Comme vous sans doute, j’assiste consternée aux déclarations que fait tranquillement à la presse le logeur des terroristes, un trentenaire qui s’appelle Jawad Bendaoud.
Les policiers se tiennent respectueusement à distance avant de se décider à lui passer les menottes.
Bien sur il prétend ne rien savoir sur ses « invités », car comme tout un chacun, il prête son appartement à des personnes qu’il ne connaît pas par bonté d’âme !
On apprendra plus tard que ce généreux hôte, qui joue les caïds dans la rue pour les « marchands de sommeil », a été condamné à 8 ans de prison pour coups et blessures ayant entraîné la mort sans l’intention de la donner en 2008.
Il avait comparu aux assises de Bobigny pour avoir mortellement poignardé son « meilleur ami » qui s’appelait David, 16 ans, le 26 décembre 2006 à St Denis pour une histoire de téléphone portable perdu.
L’avocat général avait mis l’accent sur « sa dangerosité » et les proches de la victime avaient fait part de leur crainte qu’il ne « recommence ».
Charmant garçon !
Dans la fratrie Abdeslam, Mohamed est celui qui n’est pas inquiété par la police.
Son frère Brahim s’est fait explosé au Comptoir Voltaire, et son frère Salah est activement recherché.
Même si Mohamed a un alibi pour le jour des attentats et semble ne pas être lié au terrorisme, il a menti sur son passé judiciaire.
Il déclare : « Je suis employé communal depuis dix ans, je n’ai jamais eu de problème avec qui que ce soit.
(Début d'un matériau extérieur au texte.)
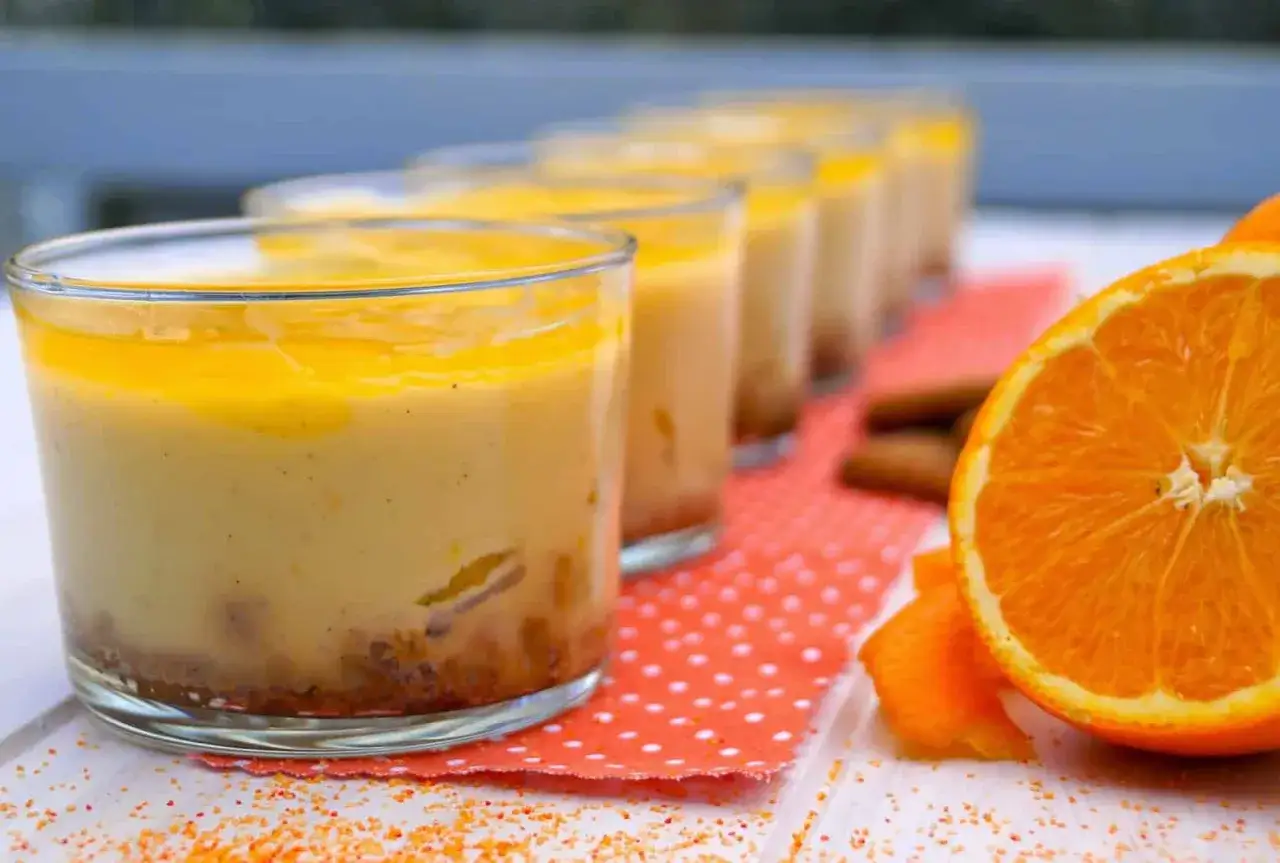 Petits verres de dessert crémeux, surmontés d'un coulis orange vif. Une tranche d'orange et des bâtonnets de cannelle complètent cette gourmandise.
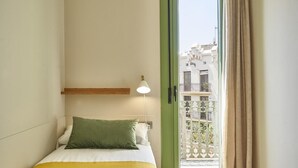 A hotel room with a bed, a nightstand, a lamp, and a view of the outside balcony.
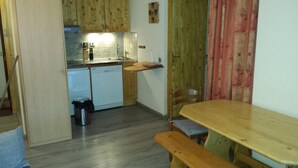 Ett kompakt kök med träskåp, en diskho och en liten diskmaskin. I matplatsen finns ett träbord och en träbänk.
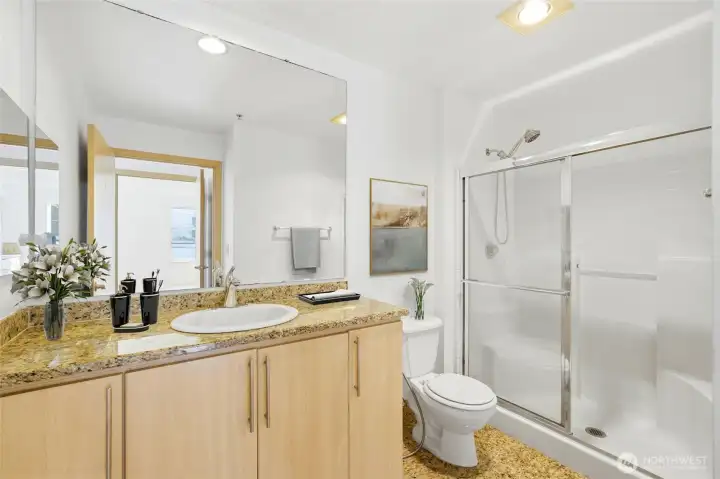 The primary bathroom offers a modern, spa-like experience with granite countertops and a sleek walk-in shower. It’s designed to feel open and bright, making your morning routine more enjoyable.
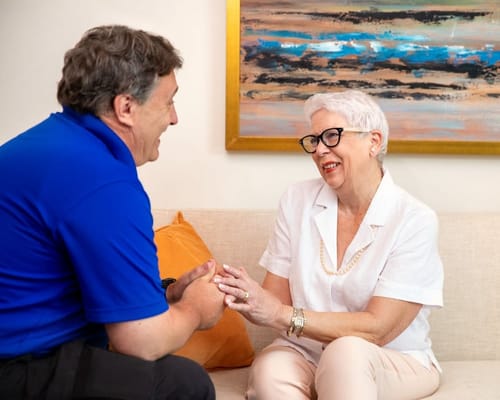 A caregiver and senior resident engaged in conversation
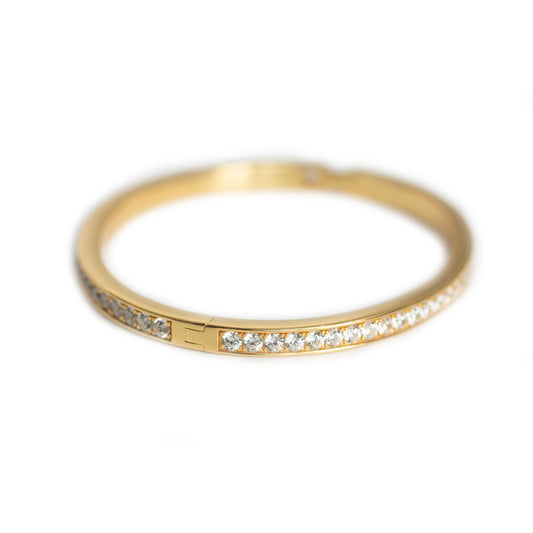 Pulsera dura en plata con baño de oro amarillo y circonitas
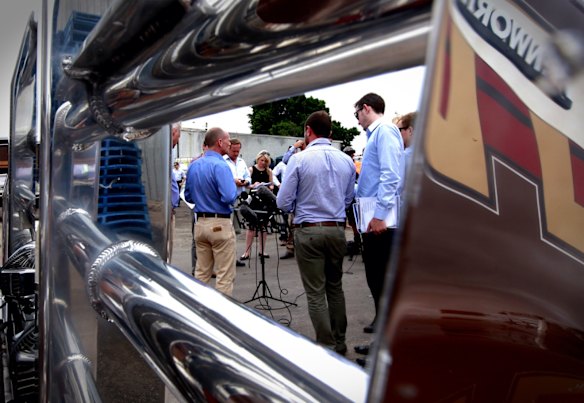 Premier Campbell Newman speaking to journalists at the Emerald Carrying Company.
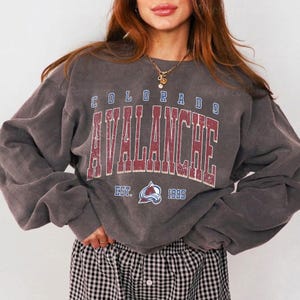 May include: A gray sweatshirt with the text "COLORADO AVALANCHE" in a distressed, maroon font. Below the text is the team logo and the year "1995". The sweatshirt has long sleeves and a crew neck.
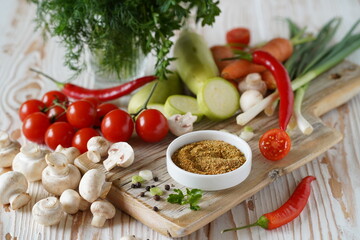 spices are ground in a small plate on a wooden board. vegetables around: zucchini, tomatoes, champignons, carrots, chili peppers, and greens in a glass, close-up, light background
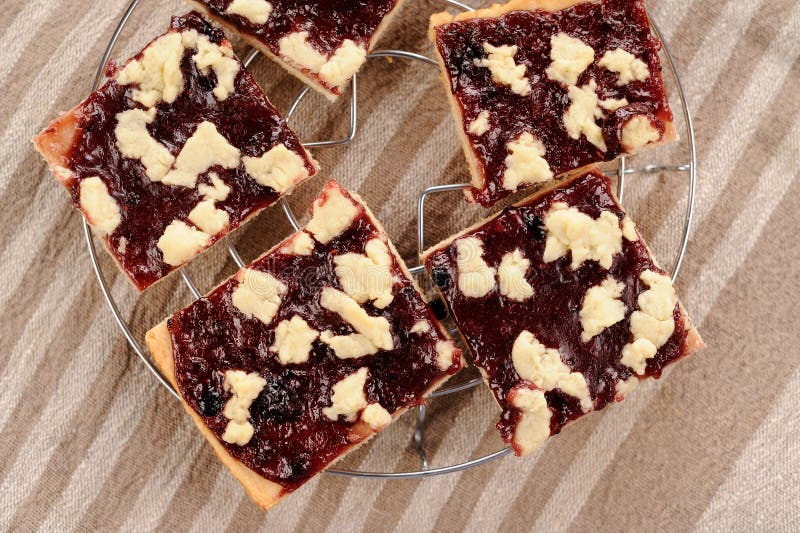 Berry Jam Cookies on Stripped Napkin Background Topview Stock Photo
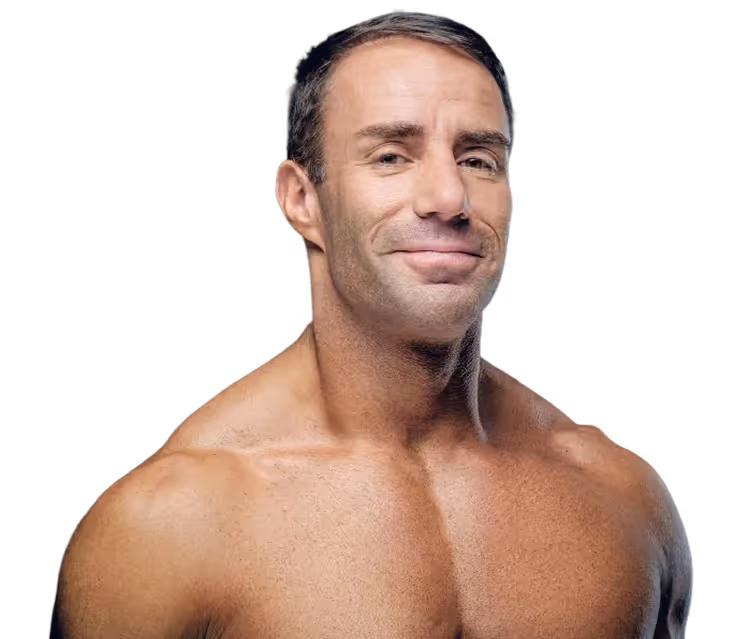 Muscular shirtless man with short dark hair looking confidently at the camera against a black background.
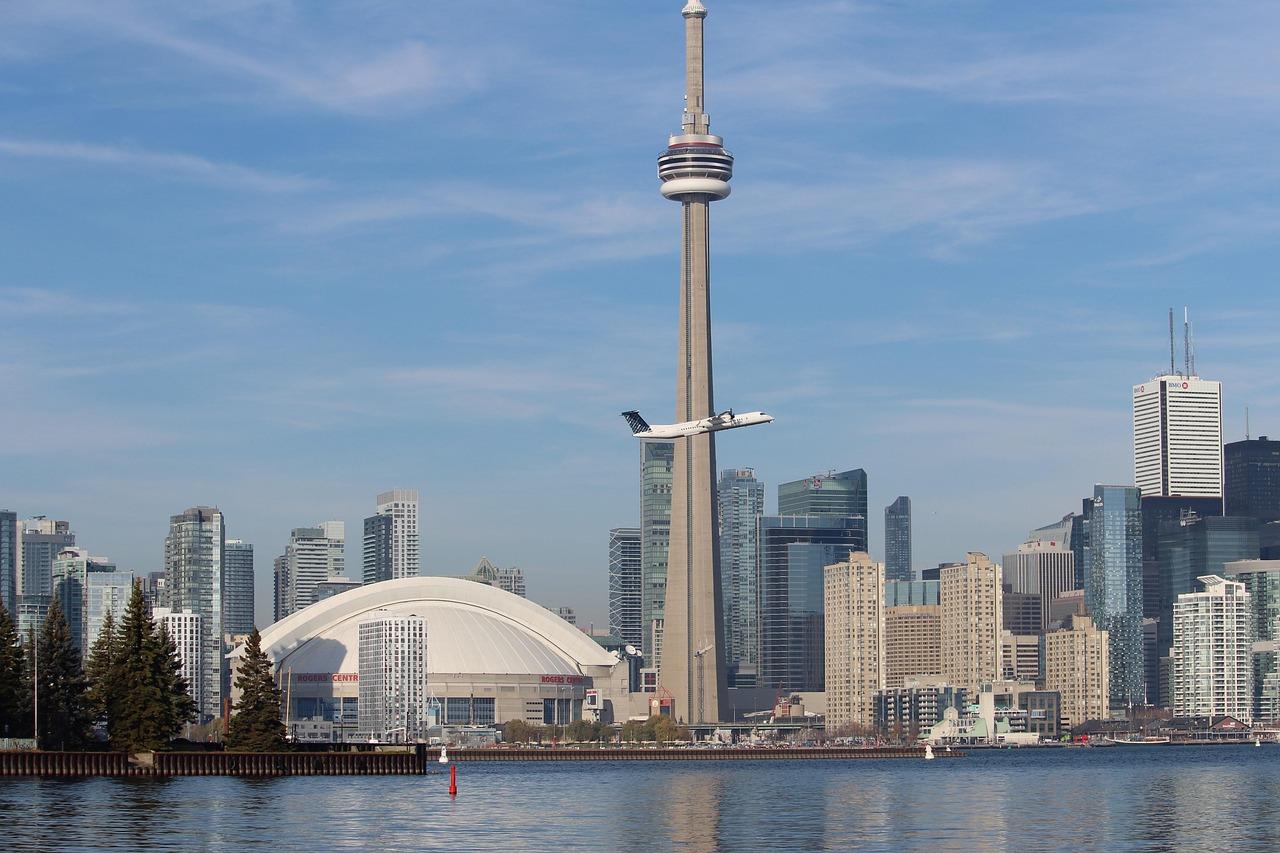 Toronto skyline in daytime with the CN Tower, Rogers Centre, and financial district towers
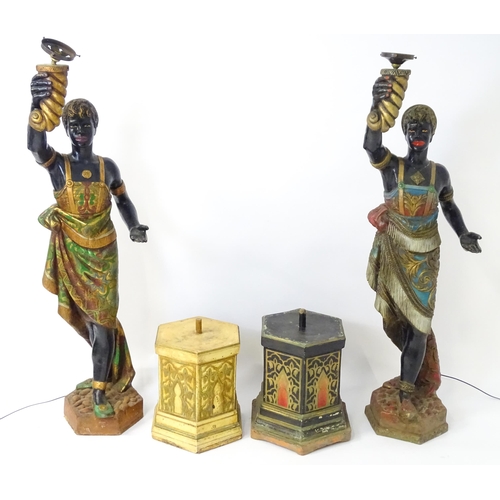 1589 - Two mid 20thC blackamoor lamps, the lamps having a polychrome figural top grasping a torchiere, the ... 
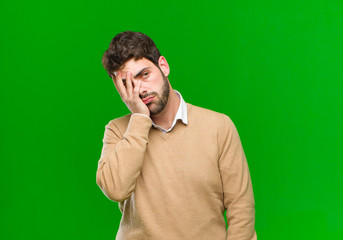 young businessman feeling bored, frustrated and sleepy after a tiresome, dull and tedious task,...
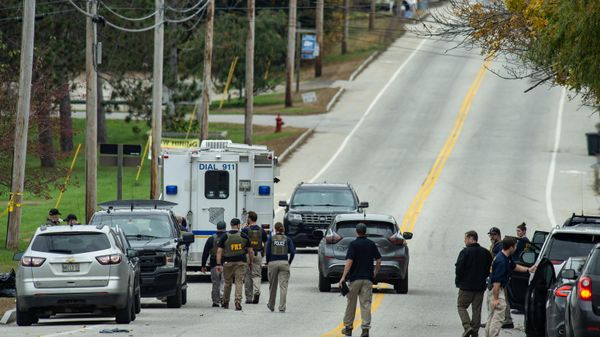 FBI agents are on the scene at Schemengees Bar where a mass shooting occurred yesterday in Lewiston, Maine on October 26, 2023. A massive manhunt was under way on October 26 for a gunman who a local official said killed at least 22 people and wounded dozens more in mass shootings in the US state of Maine, the deadliest such incident this year. - Sputnik International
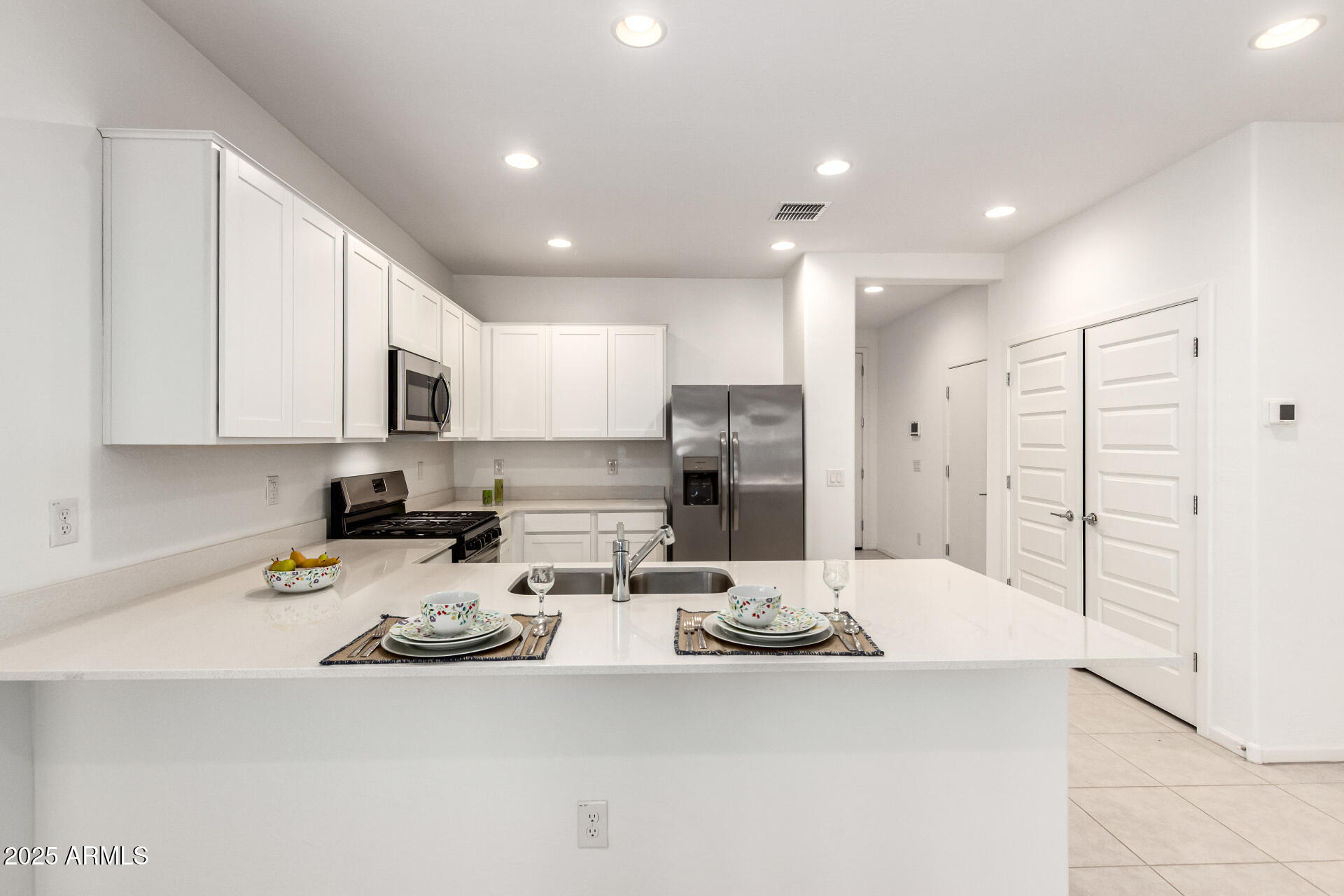 12524 West Trumbull Road Avondale, AZ 85323 - Photo 3 of 34 a kitchen with stainless steel appliances kitchen island granite countertop a sink refrigerator and cabinets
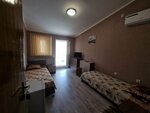 Двухместный номер с 1 кроватью или 2 отдельными кроватями и общей ванной комнатой в Кубаночка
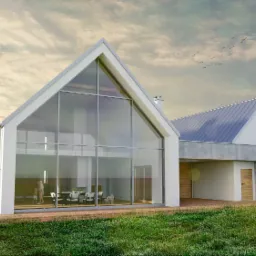 Wizualizacja nowoczesnego domu z dużą, przeszkloną ścianą szczytową, ukazująca wnętrze z jadalnią i rodziną, na zewnątrz taras z osobą siedzącą przy stoliku, otoczonego zielenią i drzewami.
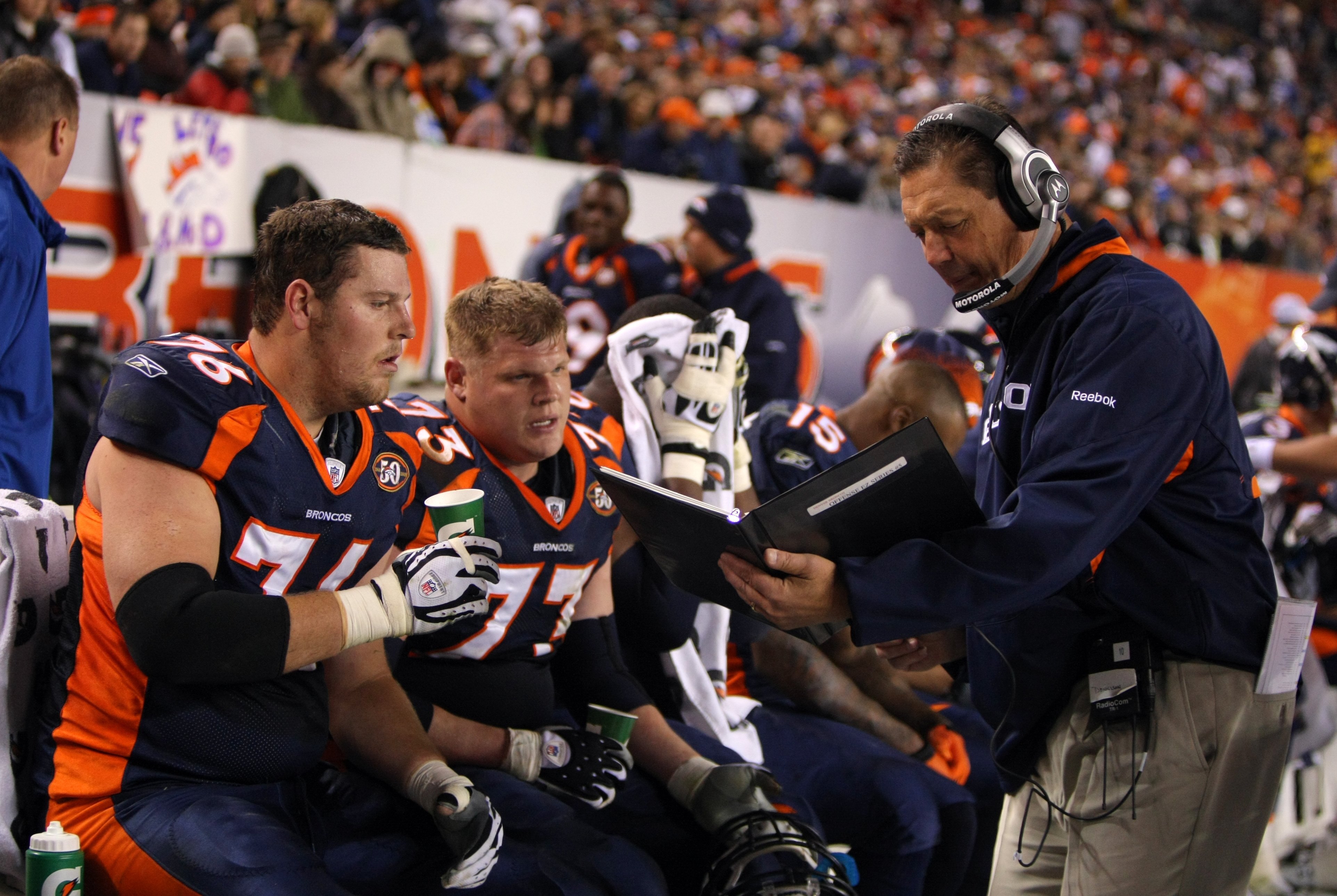 DENVER - NOVEMBER 26:  Offensive line coach Rick Dennison and Chris Kuper #73 and Tyler Polumbus #76 of the Denver Broncos look over photos in the bench area during their NFL game against the New York Giants at Invesco Field at Mile High on November 26, 2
Je n’ai jamais eu d’ennuis avec la justice. Nous sommes une famille ouverte qui n’a jamais eu de problème avec la justice. Mes parents sont sous le choc de la tragédie. Mes deux frères sont normaux, je n’ai jamais rien remarqué ».
Les médias belges font pourtant état d’une condamnation en 2010 pour l’affaire dite des « ambulanciers charognards ».
Des ambulanciers détroussaient les défunts, le plus souvent des personnes âgées, lors de leur transfert vers la morgue ou le funérarium.
Mohamed Abdeslam, alors âgé de 18 ans, sera condamné par défaut à une peine de deux ans de prison avec sursis.
Charmant garçon !

Deux poids, deux mesures.

Un bandeau défile sur nos écrans de télévision : « Emission enregistrée avant les attentats à Paris », mais quand c’est le tour du Mali d’être frappé par un attentat, et qu’une chanteuse malienne passe sur France 2, cela devient : « Emission enregistrée avant les évènements au Mali ».
Comme les évènements d’Algérie ?
L’ORTF est de retour ?

Morts pour la France !

C’est ce que j’entends sur Canal +.
En quoi nos concitoyens au spectacle, au stade ou sur les terrasses sont-ils morts pour la France ?
Ils sont morts parce qu’ils étaient là au mauvais moment, au mauvais endroit, fauchés par les balles des terroristes.
Ce sont les militaires et les forces de l’ordre qui meurent pour la France.
Pas un mot pour le sergent-chef Alexis Guarato, du commando parachutiste de l’air de la base aérienne d’Orléans-Bricy, qui a succombé à ses blessures après avoir sauté sur une mine antichar au Mali.

Photo Armée de l’Air
Photo Armée de l’Air

C’est le treizième militaire à mourir au Mali depuis l’engagement français.